Studien zum Germanenmythos in der Altertumsforschung des 19. Jahrhunderts.

Die Vorstellung von einer maßgeblichen Identitätsprägung durch germanische Vorfahren gehört in Deutschland traditionell in den Katalog der populären Nationalstereotypen. Die Idealisierung der Germanen als ein seit prähistorischen Epochen dominierender Rassentypus bildet den Fokus eines völkischen Geschichtsdenkens, das in erheblichem Maße auf der Rezeption einer politisch zunehmend tendenziösen Altertumsforschung des 19. Jahrhunderts basiert.

Für die in der Dissertation gestellte Aufgabe, die Genese des im nationalen und insbesondere völkischen Denken konstitutiven Germanenmythos anhand der altertumskundlichen Publizistik des 19. Jahrhunderts nachzuvollziehen, mußte ein weit gefaßtes Verständnis dieser sich erst in dieser Phase sukzessive etablierenden Fachrichtung zugrunde gelegt werden. Die als Quellenbasis herangezogenen Veröffentlichungen stammten notwendigerweise aus dem gesamten altertumskundlichen Fächerkanon wie etwa der Archäologie, der Germanistik, der vergleichenden Sprachforschung, der Geschichte und der Anthropologie. Darüber hinaus war ein von seiner Qualifikation sehr breites Spektrum der Akteure zu berücksichtigen, das von seriösen Fachwissenschaftlern über Populärwissenschaftler bis hin zu fachlich dilettierenden Publizisten reicht. Dieser Ansatz ist wichtig, um Ideologisierung und Mythisierung der Germanenthematik angemessen zu reflektieren.

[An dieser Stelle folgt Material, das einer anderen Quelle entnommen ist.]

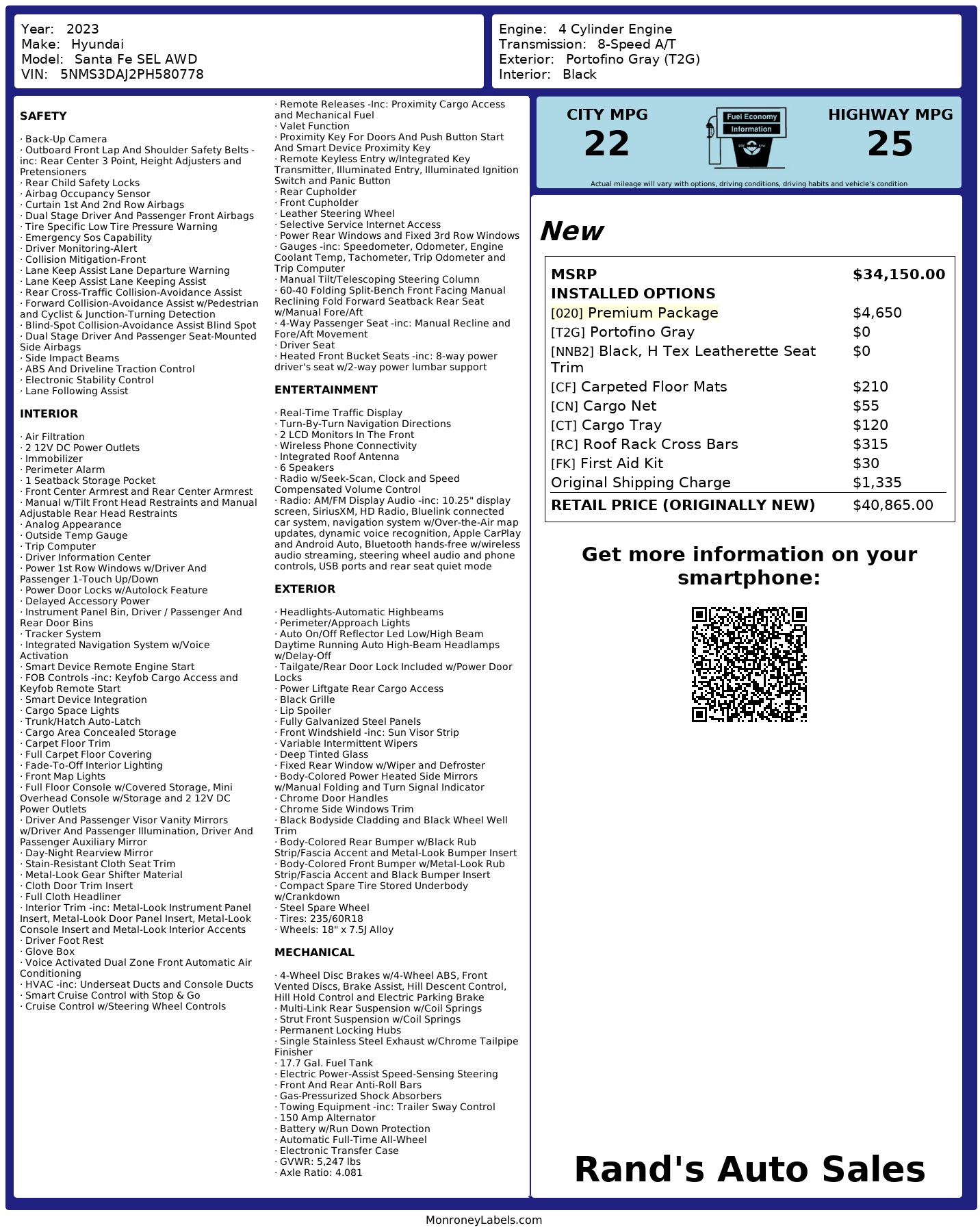 Year: 2023
Make: Hyundai
Model: Santa Fe SEL AWD
VIN: 5NMS3DAJ2PH580778

Engine: 4 Cylinder Engine
Transmission: 8-Speed A/T
Exterior: Portofino Gray (T2G)
Interior: Black

SAFETY

· Back-Up Camera
· Outboard Front Lap And Shoulder Safety Belts -inc: Rear Center 3 Point, Height Adjusters and Pretensioners
· Rear Child Safety Locks
· Airbag Occupancy Sensor
· Curtain 1st And 2nd Row Airbags
· Dual Stage Driver And Passenger Front Airbags
· Tire Specific Low Tire Pressure Warning
· Emergency Sos Capability
· Driver Monitoring-Alert
· Collision Mitigation-Front
· Lane Keep Assist Lane Departure Warning
· Lane Keep Assist Lane Keeping Assist
· Rear Cross-Traffic Collision-Avoidance Assist
· Forward Collision-Avoidance Assist w/Pedestrian and Cyclist & Junction-Turning Detection
· Blind-Spot Collision-Avoidance Assist Blind Spot
· Dual Stage Driver And Passenger Seat-Mounted Side Airbags
· Side Impact Beams
· ABS And Driveline Traction Control
· Electronic Stability Control
· Lane Following Assist

INTERIOR

· Air Filtration
· 2 12V DC Power Outlets
· Immobilizer
· Perimeter Alarm
· 1 Seatback Storage Pocket
· Front Center Armrest and Rear Center Armrest
· Manual w/Tilt Front Head Restraints and Manual Adjustable Rear Head Restraints
· Analog Appearance
· Outside Temp Gauge
· Trip Computer
· Driver Information Center
· Power 1st Row Windows w/Driver And Passenger 1-Touch Up/Down
· Power Door Locks w/Autolock Feature
· Delayed Accessory Power
· Instrument Panel Bin, Driver / Passenger And Rear Door Bins
· Tracker System
· Integrated Navigation System w/Voice Activation
· Smart Device Remote Engine Start
· FOB Controls -inc: Keyfob Cargo Access and Keyfob Remote Start
· Smart Device Integration
· Cargo Space Lights
· Trunk/Hatch Auto-Latch
· Cargo Area Concealed Storage
· Carpet Floor Trim
· Full Carpet Floor Covering
· Fade-To-Off Interior Lighting
· Front Map Lights
· Full Floor Console w/Covered Storage, Mini Overhead Console w/Storage and 2 12V DC Power Outlets
· Driver And Passenger Visor Vanity Mirrors w/Driver And Passenger Illumination, Driver And Passenger Auxiliary Mirror
· Day-Night Rearview Mirror
· Stain-Resistant Cloth Seat Trim
· Metal-Look Gear Shifter Material
· Cloth Door Trim Insert
· Full Cloth Headliner
· Interior Trim -inc: Metal-Look Instrument Panel Insert, Metal-Look Door Panel Insert, Metal-Look Console Insert and Metal-Look Interior Accents
· Driver Foot Rest
· Glove Box
· Voice Activated Dual Zone Front Automatic Air Conditioning
· HVAC -inc: Underseat Ducts and Console Ducts
· Smart Cruise Control with Stop & Go
· Cruise Control w/Steering Wheel Controls
· Remote Releases -Inc: Proximity Cargo Access and Mechanical Fuel
· Valet Function
· Proximity Key For Doors And Push Button Start And Smart Device Proximity Key
· Remote Keyless Entry w/Integrated Key Transmitter, Illuminated Entry, Illuminated Ignition Switch and Panic Button
· Rear Cupholder
· Front Cupholder
· Leather Steering Wheel
· Selective Service Internet Access
· Power Rear Windows and Fixed 3rd Row Windows
· Gauges -inc: Speedometer, Odometer, Engine Coolant Temp, Tachometer, Trip Odometer and Trip Computer
· Manual Tilt/Telescoping Steering Column
· 60-40 Folding Split-Bench Front Facing Manual Reclining Fold Forward Seatback Rear Seat w/Manual Fore/Aft
· 4-Way Passenger Seat -inc: Manual Recline and Fore/Aft Movement
· Driver Seat
· Heated Front Bucket Seats -inc: 8-way power driver's seat w/2-way power lumbar support

ENTERTAINMENT

· Real-Time Traffic Display
· Turn-By-Turn Navigation Directions
· 2 LCD Monitors In The Front
· Wireless Phone Connectivity
· Integrated Roof Antenna
· 6 Speakers
· Radio w/Seek-Scan, Clock and Speed Compensated Volume Control
· Radio: AM/FM Display Audio -inc: 10.25" display screen, SiriusXM, HD Radio, Bluelink connected car system, navigation system w/Over-the-Air map updates, dynamic voice recognition, Apple CarPlay and Android Auto, Bluetooth hands-free w/wireless audio streaming, steering wheel audio and phone controls, USB ports and rear seat quiet mode

EXTERIOR

· Headlights-Automatic Highbeams
· Perimeter/Approach Lights
· Auto On/Off Reflector Led Low/High Beam Daytime Running Auto High-Beam Headlamps w/Delay-Off
· Tailgate/Rear Door Lock Included w/Power Door Locks
· Power Liftgate Rear Cargo Access
· Black Grille
· Lip Spoiler
· Fully Galvanized Steel Panels
· Front Windshield -inc: Sun Visor Strip
· Variable Intermittent Wipers
· Deep Tinted Glass
· Fixed Rear Window w/Wiper and Defroster
· Body-Colored Power Heated Side Mirrors w/Manual Folding and Turn Signal Indicator
· Chrome Door Handles
· Chrome Side Windows Trim
· Black Bodyside Cladding and Black Wheel Well Trim
· Body-Colored Rear Bumper w/Black Rub Strip/Fascia Accent and Metal-Look Bumper Insert
· Body-Colored Front Bumper w/Metal-Look Rub Strip/Fascia Accent and Black Bumper Insert
· Compact Spare Tire Stored Underbody w/Crankdown
· Steel Spare Wheel
· Tires: 235/60R18
· Wheels: 18" x 7.5J Alloy

MECHANICAL

· 4-Wheel Disc Brakes w/4-Wheel ABS, Front Vented Discs, Brake Assist, Hill Descent Control, Hill Hold Control and Electric Parking Brake
· Multi-Link Rear Suspension w/Coil Springs
· Strut Front Suspension w/Coil Springs
· Permanent Locking Hubs
· Single Stainless Steel Exhaust w/Chrome Tailpipe Finisher
· 17.7 Gal. Fuel Tank
· Electric Power-Assist Speed-Sensing Steering
· Front And Rear Anti-Roll Bars
· Gas-Pressurized Shock Absorbers
· Towing Equipment -inc: Trailer Sway Control
· 150 Amp Alternator
· Battery w/Run Down Protection
· Automatic Full-Time All-Wheel
· Electronic Transfer Case
· GVWR: 5,247 lbs
· Axle Ratio: 4.081

CITY MPG
22
Fuel Economy Information
HIGHWAY MPG
25
Actual mileage will vary with options, driving conditions, driving habits and vehicle's condition

New

| MSRP | $34,150.00 |
|---|---|
| INSTALLED OPTIONS | |
| [020] Premium Package | $4,650 |
| [T2G] Portofino Gray | $0 |
| [NNB2] Black, H Tex Leatherette Seat Trim | $0 |
| [CF] Carpeted Floor Mats | $210 |
| [CN] Cargo Net | $55 |
| [CT] Cargo Tray | $120 |
| [RC] Roof Rack Cross Bars | $315 |
| [FK] First Aid Kit | $30 |
| Original Shipping Charge | $1,335 |
| RETAIL PRICE (ORIGINALLY NEW) | $40,865.00 |

Get more information on your smartphone:

Rand's Auto Sales

MonroneyLabels.com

Die Studie gliedert sich in zwei Teile. Der erste Teil befaßt sich mit den Konfliktpotentialen, die aus den konkurrierenden altertumskundlichen Verortungen nationaler Identität resultierten. Hier stand der Forderung nach einer Gleichung „germanisch-deutsch“ die Vorstellung eines für die Konstituierung der Nation maßgeblichen Anteils der Kelten, der Slawen sowie des kulturellen Erbe der antiken Kulturen gegenüber.

Der zweite Teil beschreibt den Prozeß, diese altertumskundlichen Konflikte mittels rassenanthropologischer Ansätze zu kompensieren. Eine auf den „germanischen Typus“ ausgerichtete Rassengeschichte, die einen Ursprung der Germanen im Norden und deren Rolle als maßgeblicher Kulturträger seit prähistorischer Zeit zu „beweisen“ suchte, erfüllte jenseits des wissenschaftlichen Diskurses ideologiebildende Funktionen.

Erschienen als

Wiwjorra, Ingo: Der Germanenmythos. Konstruktion einer Weltanschauung in der Altertumsforschung des 19. Jahrhunderts, Darmstadt 2006.